Segment Start: EXCERPTED TEXT

Daniel Smith, who has fished and hunted all his life, started volunteering for the association when he retired from a career in corrections nearly five years ago. He is not only a dedicated volunteer but also Kyle’s father.
A partnership is born
“This all came together in late November,” Daniel says. He learned from local driller Pat Casey that Rick Ruttig, founder of Haliburton Artesian Water Wells, had drilled the original wells at no charge in the early 1990s. Daniel left a message with Jake Woodward, current co-owner of the drilling company with Dave Walker. While waiting for Jake to call back, father told son about the situation. “At first we thought the well just needed to be jetted, but it turns out the well was enclosed in a pump house so you couldn’t get the equipment in close enough.”

Segment End: EXCERPTED TEXT

WHAT THIS EXERCISE ASKS:
1. Answer these from the excerpt on the well partnership, one line each:
(a) What career did Daniel Smith retire from?
(b) Who founded Haliburton Artesian Water Wells?
(c) Who is Jake Woodward's co-owner of the drilling company?
2. Please reproduce the excerpt on the well partnership between "Daniel Smith, who" and "also Kyle’s father.", inclusive.
3. For each statement, say yes or no depending on whether it agrees with the excerpt on the well partnership, and quote the words of the excerpt that decide it.
(a) Daniel Smith began volunteering for the association when he retired, nearly five years ago.
(b) The original wells were drilled for a fee in the late 1990s.
(c) Daniel told his son about the situation while still waiting to hear back from Jake.

Segment Start: EXTRACTED MATERIAL

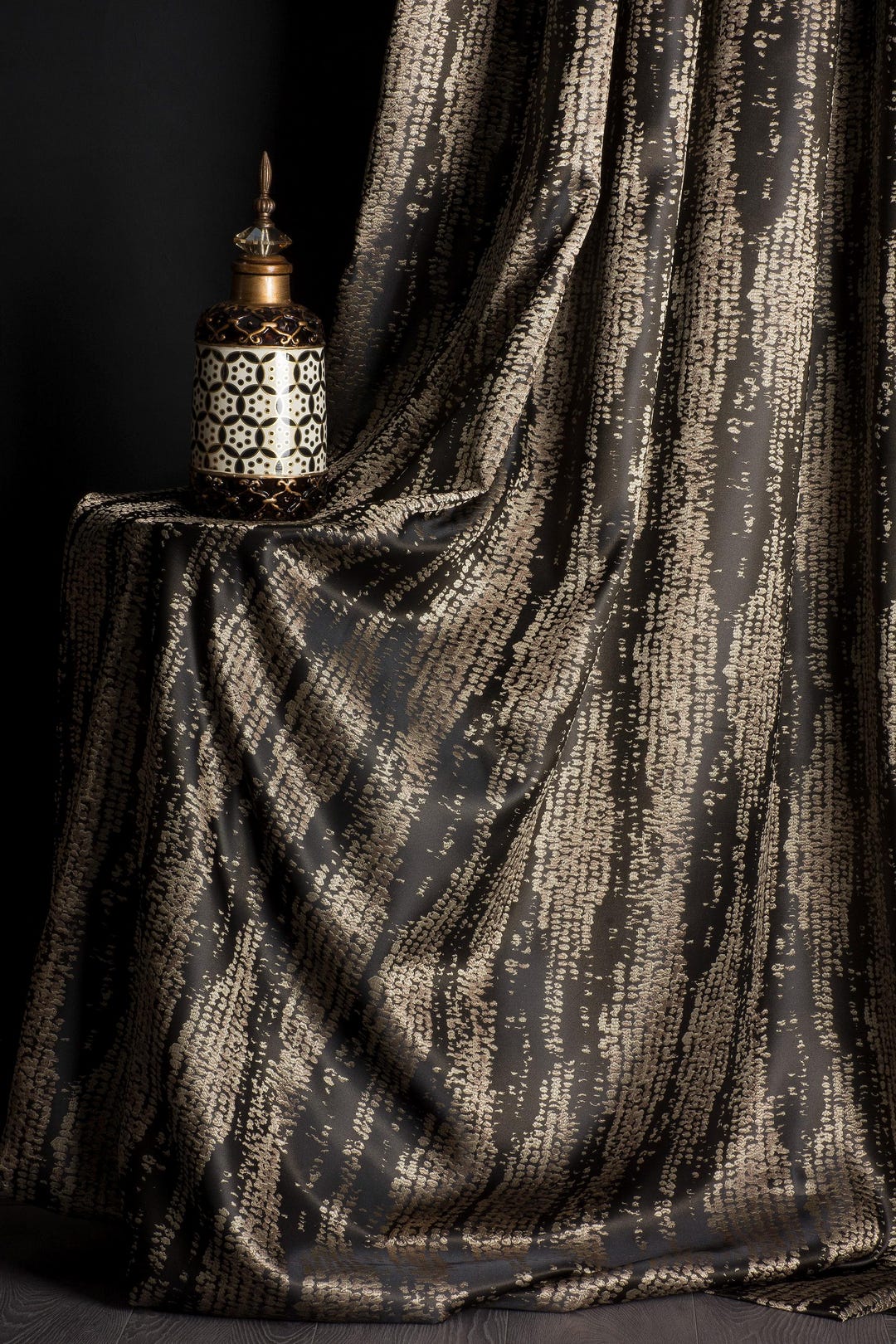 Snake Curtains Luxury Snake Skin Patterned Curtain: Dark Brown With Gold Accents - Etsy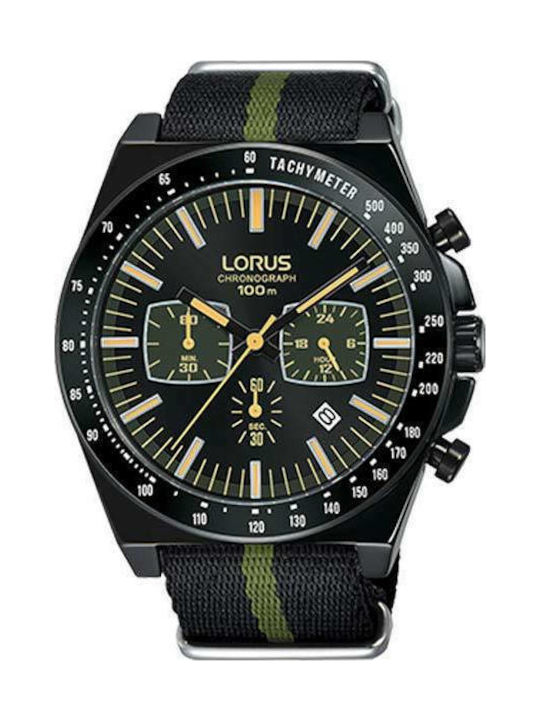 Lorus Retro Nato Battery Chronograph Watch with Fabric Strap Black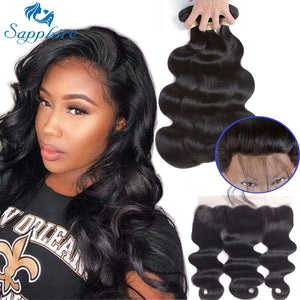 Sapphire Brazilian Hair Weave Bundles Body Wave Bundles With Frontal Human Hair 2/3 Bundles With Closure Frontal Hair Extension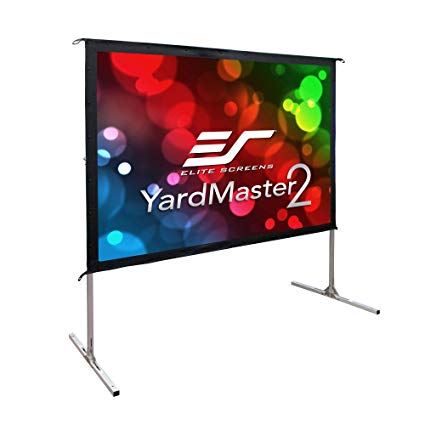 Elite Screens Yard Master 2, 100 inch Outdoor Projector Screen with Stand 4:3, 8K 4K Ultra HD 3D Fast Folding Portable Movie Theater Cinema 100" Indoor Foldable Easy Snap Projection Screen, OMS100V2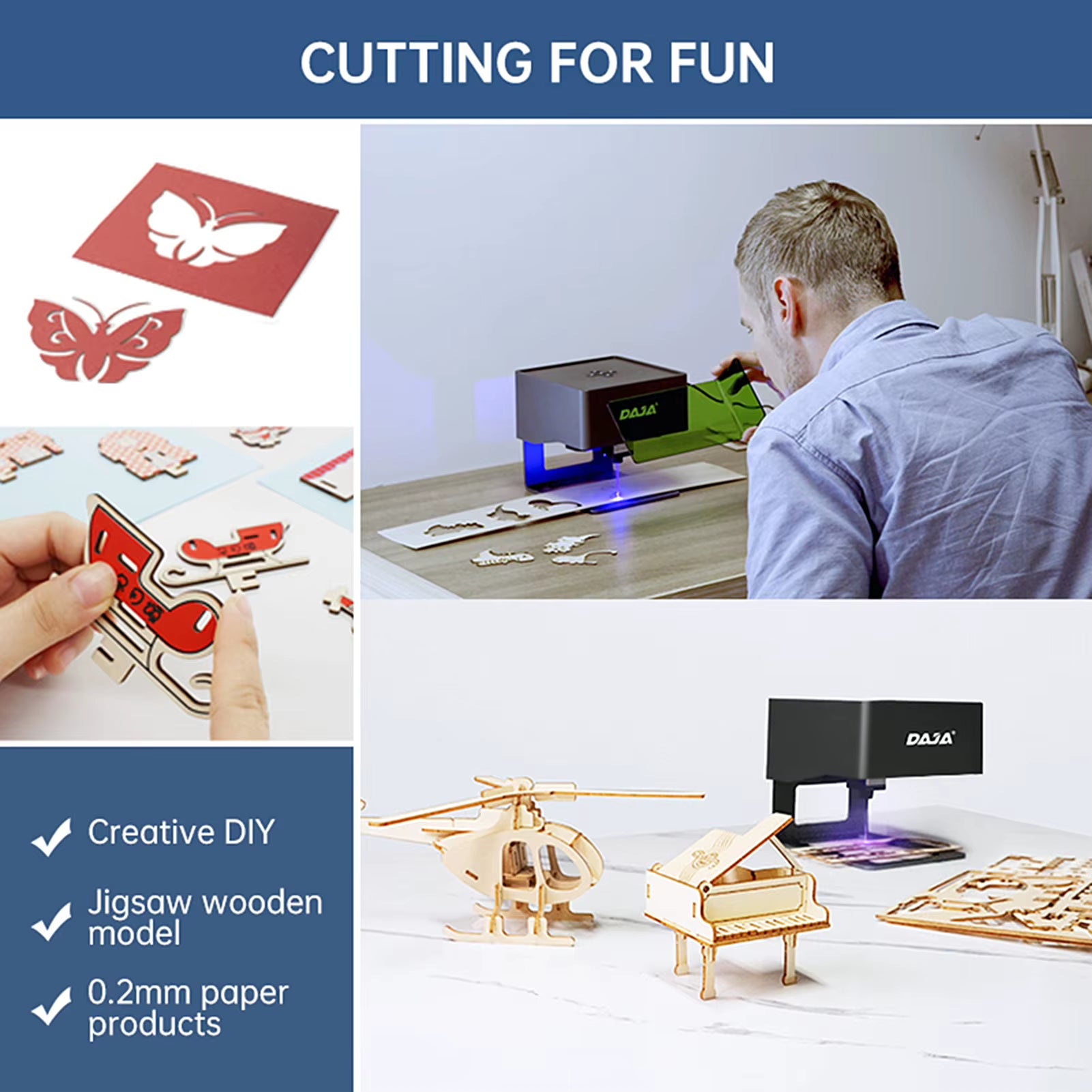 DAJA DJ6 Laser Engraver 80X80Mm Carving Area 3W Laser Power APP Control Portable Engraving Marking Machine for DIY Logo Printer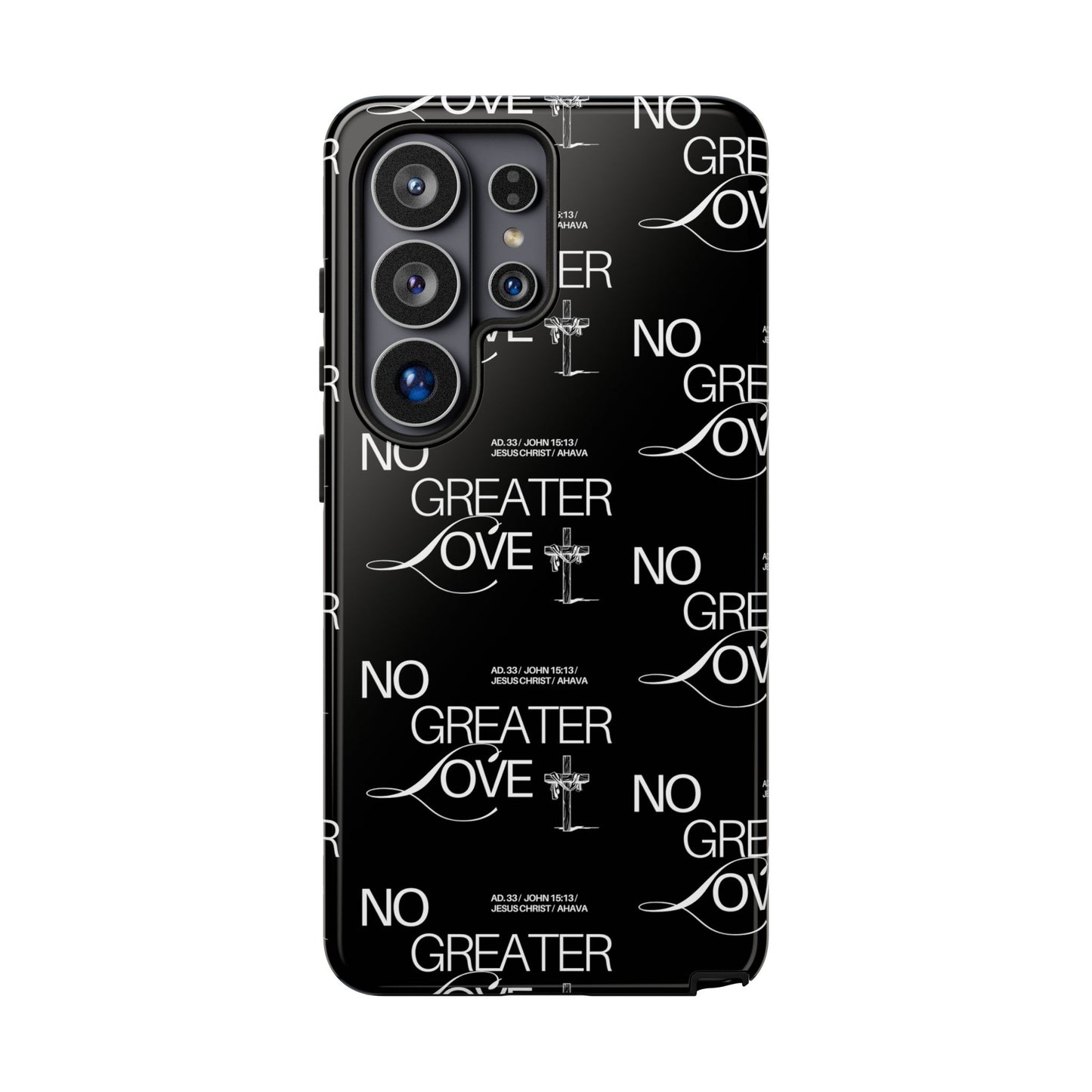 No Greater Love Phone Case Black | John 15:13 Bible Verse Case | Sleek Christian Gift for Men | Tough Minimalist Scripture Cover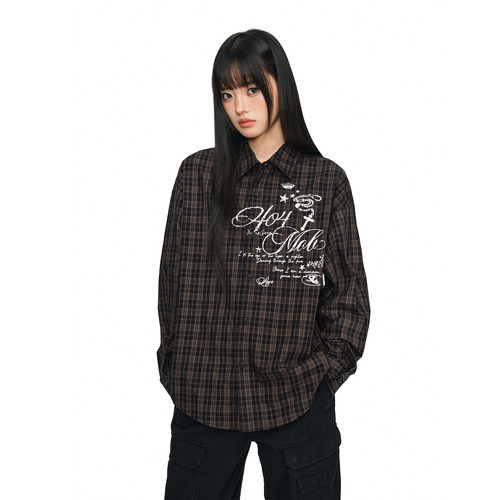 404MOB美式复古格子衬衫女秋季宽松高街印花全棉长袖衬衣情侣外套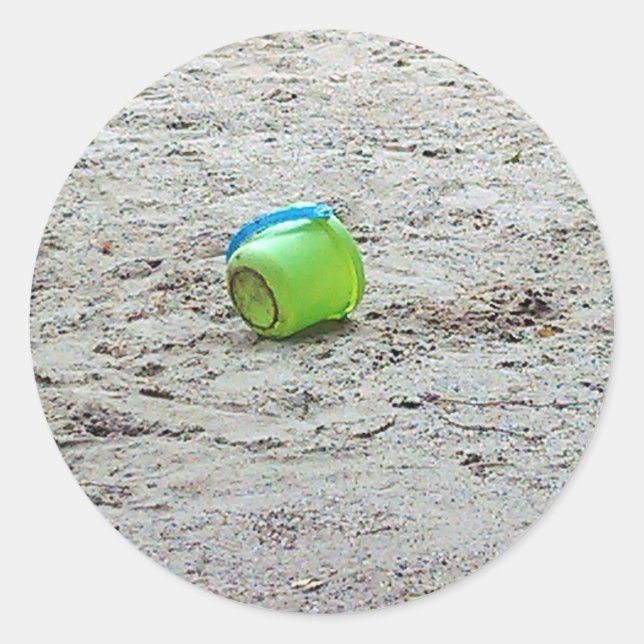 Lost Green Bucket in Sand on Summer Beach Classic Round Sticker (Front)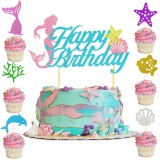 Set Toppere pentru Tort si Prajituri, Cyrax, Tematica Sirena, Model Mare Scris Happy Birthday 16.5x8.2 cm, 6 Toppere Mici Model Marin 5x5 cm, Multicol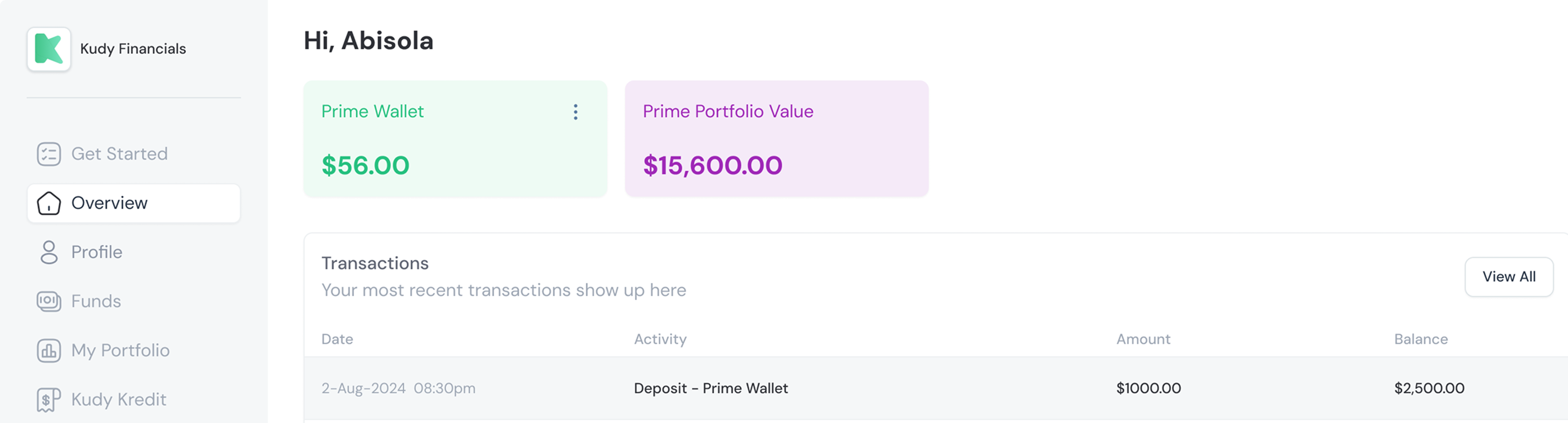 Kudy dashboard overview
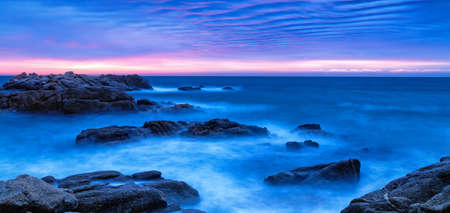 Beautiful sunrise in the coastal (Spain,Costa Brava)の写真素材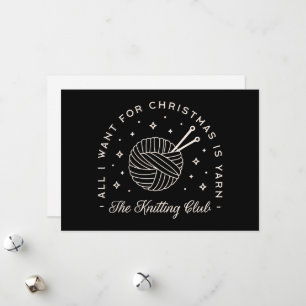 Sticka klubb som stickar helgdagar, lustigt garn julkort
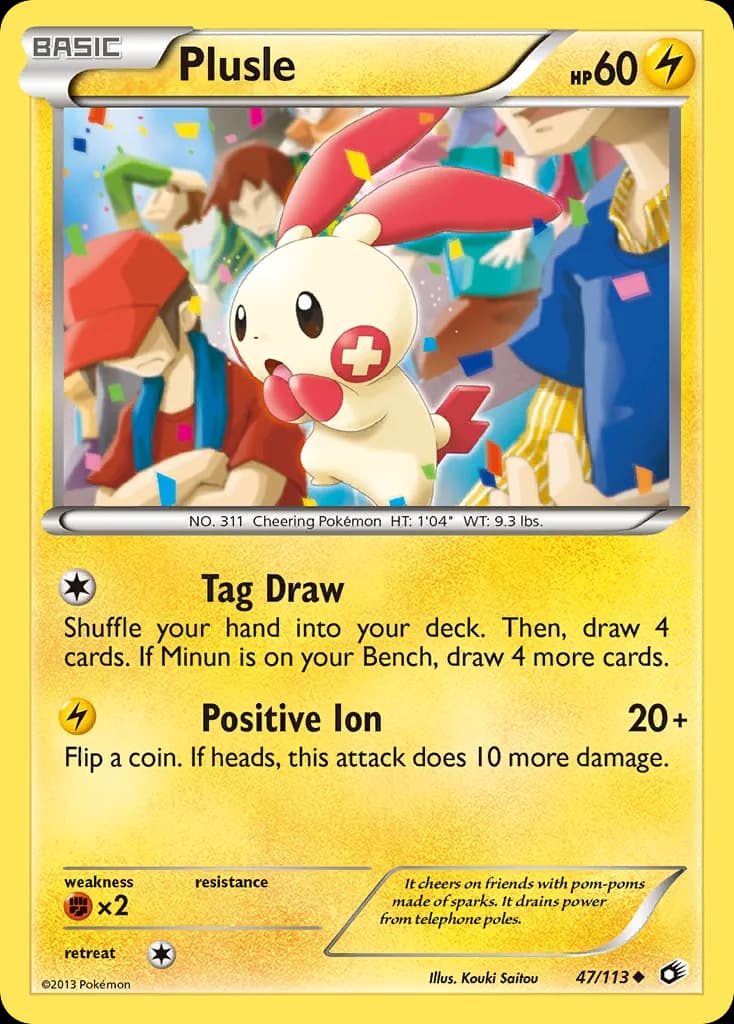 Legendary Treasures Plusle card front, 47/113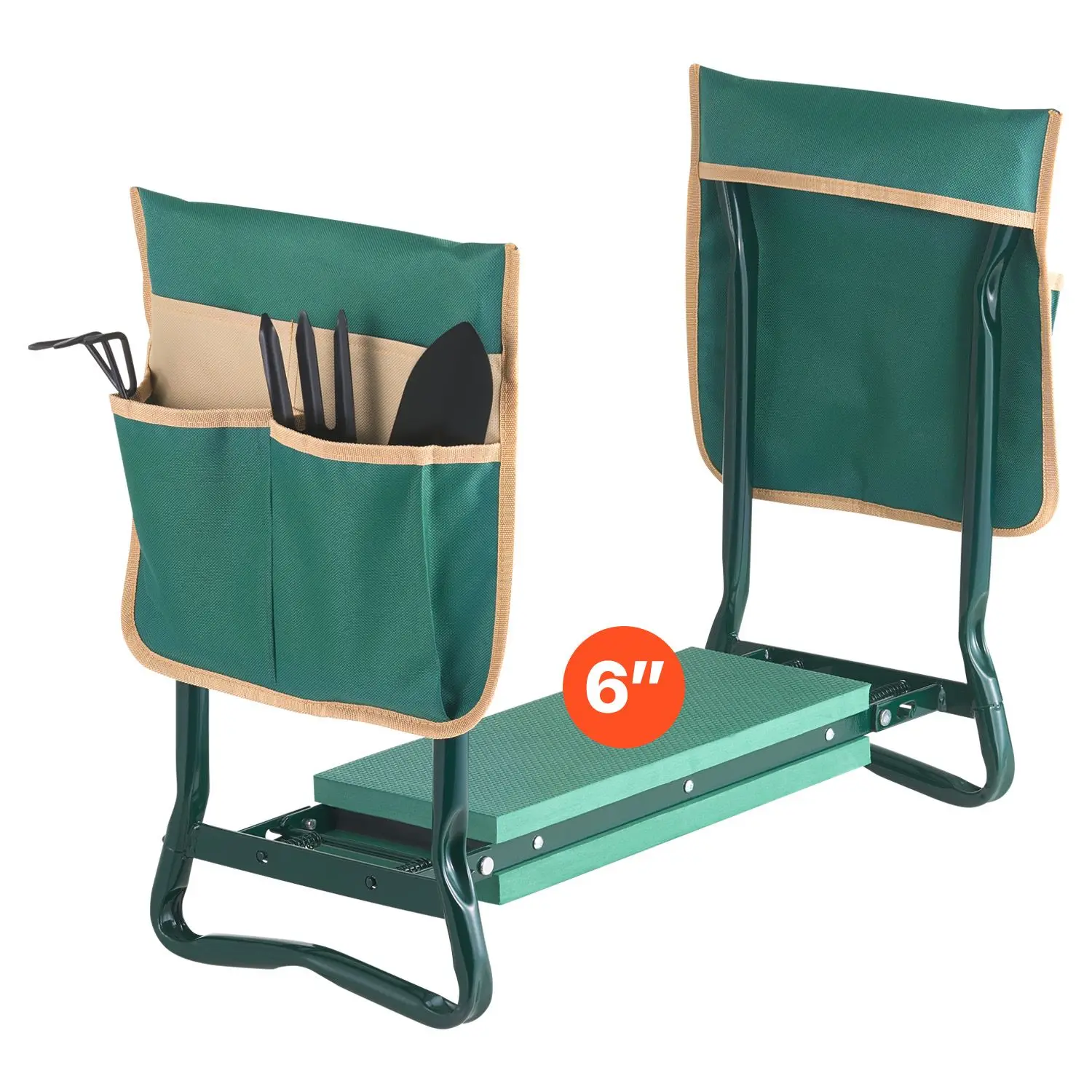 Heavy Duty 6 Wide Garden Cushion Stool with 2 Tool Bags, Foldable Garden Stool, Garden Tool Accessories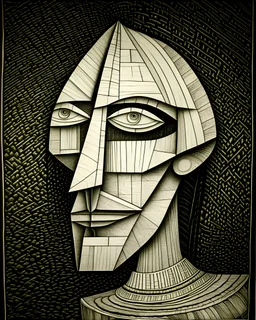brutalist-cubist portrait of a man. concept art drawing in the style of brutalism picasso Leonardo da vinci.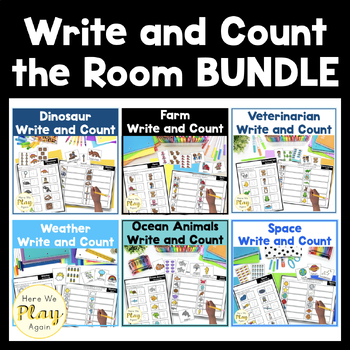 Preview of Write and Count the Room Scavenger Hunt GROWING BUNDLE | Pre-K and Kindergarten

Segment End: EXTRACTED MATERIAL

SOLUTIONS BELOW:
1.
(a) Corrections.
(b) Rick Ruttig.
(c) Dave Walker.

2.
Daniel Smith, who has fished and hunted all his life, started volunteering for the association when he retired from a career in corrections nearly five years ago. He is not only a dedicated volunteer but also Kyle’s father.

3.
(a) Yes: "started volunteering for the association when he retired from a career in corrections nearly five years ago"
(b) No: "had drilled the original wells at no charge in the early 1990s"
(c) Yes: "While waiting for Jake to call back, father told son about the situation."